Smokeless Tobacco And Cancer Link Found: Why FDA Hates Chews, Dips
April 21, 2016 06:09 AM EDT
The United States Food and Drug Administration (FDA) have highlighted the dangers of smokeless tobacco on its advertisements for the first time. Their goal is to educate the rural, white male teenagers who are usually the victims of this cancer causing habit.
The FDA's award-winning campaign "The Real Cost" informs the smokeless tobacco users that it causes nicotine addiction, tooth loss, gum disease and multiple kinds of cancer. It has been placed on the advertisements in 35 U.S. markets, according to FDA.gov.
"Not only is the target audience using smokeless tobacco at a high rate, but many do not fully understand the negative health consequences of their actions," said Mitch Zeller, J.D., director of the FDA's Center for Tobacco Products.
"In communities where smokeless tobacco use is part of the culture, reaching at-risk teens with compelling messaging is critical to help change their understanding of the risks and harms associated with smokeless tobacco use," he added.
Smokeless tobacco is sold in forms of chew, dip, snus and other types of tobacco that dissolves in mouth.

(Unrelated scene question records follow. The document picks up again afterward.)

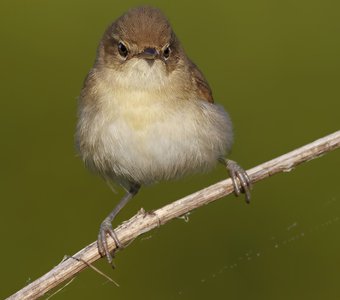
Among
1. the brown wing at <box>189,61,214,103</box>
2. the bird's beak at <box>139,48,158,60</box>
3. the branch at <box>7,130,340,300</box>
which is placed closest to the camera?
the branch at <box>7,130,340,300</box>

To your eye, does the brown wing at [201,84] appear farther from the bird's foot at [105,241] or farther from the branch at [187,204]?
the bird's foot at [105,241]

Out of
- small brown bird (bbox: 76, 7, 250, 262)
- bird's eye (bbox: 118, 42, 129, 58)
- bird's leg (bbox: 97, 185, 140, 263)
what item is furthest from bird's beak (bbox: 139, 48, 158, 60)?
bird's leg (bbox: 97, 185, 140, 263)

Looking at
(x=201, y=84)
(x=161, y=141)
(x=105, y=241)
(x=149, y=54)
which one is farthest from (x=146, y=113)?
(x=105, y=241)

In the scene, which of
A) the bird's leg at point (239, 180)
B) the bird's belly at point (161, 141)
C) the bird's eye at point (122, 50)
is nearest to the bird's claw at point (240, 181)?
the bird's leg at point (239, 180)

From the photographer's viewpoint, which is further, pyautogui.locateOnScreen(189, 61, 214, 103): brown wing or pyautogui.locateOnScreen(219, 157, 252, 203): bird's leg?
pyautogui.locateOnScreen(189, 61, 214, 103): brown wing

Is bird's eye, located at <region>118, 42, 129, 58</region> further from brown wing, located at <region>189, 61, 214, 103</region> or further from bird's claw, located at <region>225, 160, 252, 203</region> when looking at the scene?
bird's claw, located at <region>225, 160, 252, 203</region>

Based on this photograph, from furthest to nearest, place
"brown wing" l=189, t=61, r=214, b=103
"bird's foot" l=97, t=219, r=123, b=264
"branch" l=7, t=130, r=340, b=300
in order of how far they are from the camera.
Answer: "brown wing" l=189, t=61, r=214, b=103 → "bird's foot" l=97, t=219, r=123, b=264 → "branch" l=7, t=130, r=340, b=300

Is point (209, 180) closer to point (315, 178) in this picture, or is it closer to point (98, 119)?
point (315, 178)

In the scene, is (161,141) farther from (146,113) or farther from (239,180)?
(239,180)

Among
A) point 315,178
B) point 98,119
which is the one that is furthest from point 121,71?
point 315,178
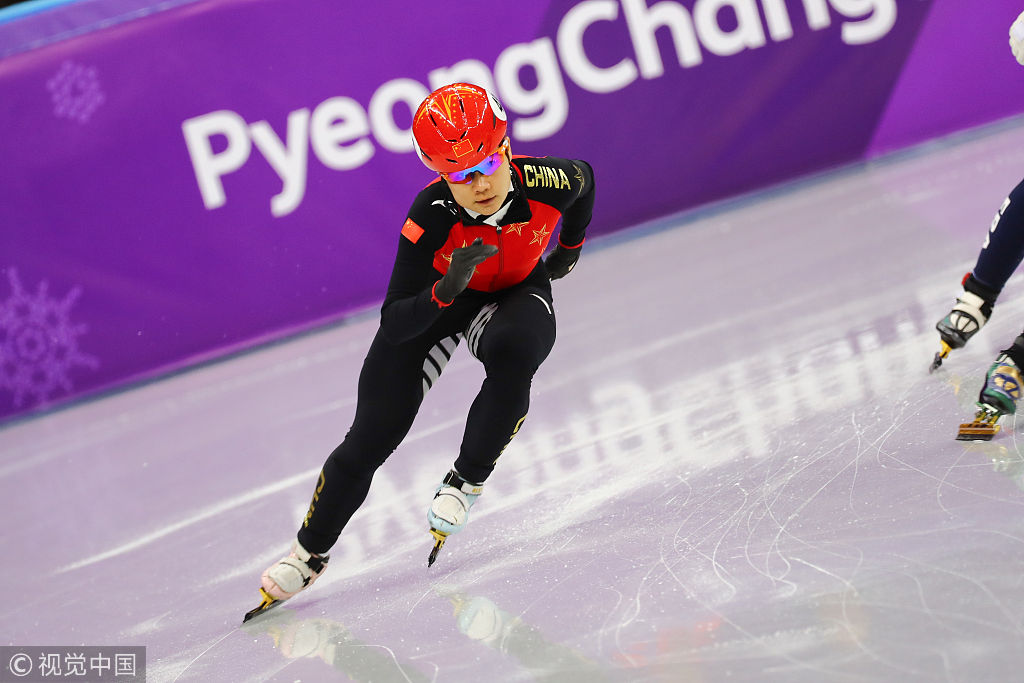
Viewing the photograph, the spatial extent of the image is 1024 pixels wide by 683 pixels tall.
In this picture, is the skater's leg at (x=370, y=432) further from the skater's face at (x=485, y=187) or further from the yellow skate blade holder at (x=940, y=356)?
the yellow skate blade holder at (x=940, y=356)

Almost 1,000 males under the age of 18 are being introduced to smokeless tobacco every day, said the Substance Abuse and Mental Health Services Administration.
FDA says that around 32 percent of males living in rural areas, ages 12 to 17 are at-risk for using smokeless tobacco. Zeller said that this cancerous habit is already ingrained in most rural communities as a "rite of passage," as reported by CTV News.
"Often male teenagers in rural communities are accustomed to seeing smokeless tobacco use among role models, such as their fathers and grandfathers, older brothers and community leaders," said Zeller.
Meanwhile, the government health officials in their efforts to stop teens from using smokeless tobacco, will team up with the minor baseball league, as part of "The Real Cost" Smokeless Tobacco Prevention Campaign. The baseball stadiums will feature the campaign message "smokeless doesn't mean harmless" through promotions and advertising with the players. It will also be aired on local TV, radio and online across the U.S. which includes the cities in Michigan, Montana, South Carolina and Tennessee.
The FDA also launched a campaign through hip-hop music and culture last October, aiming to educate African American and other urban minority youth groups regarding the risks of cigarette smoking.
"The Real Cost" Smokeless Tobacco Prevention Campaign is part of the FDA's ongoing effort to stop the youth from starting to use tobacco.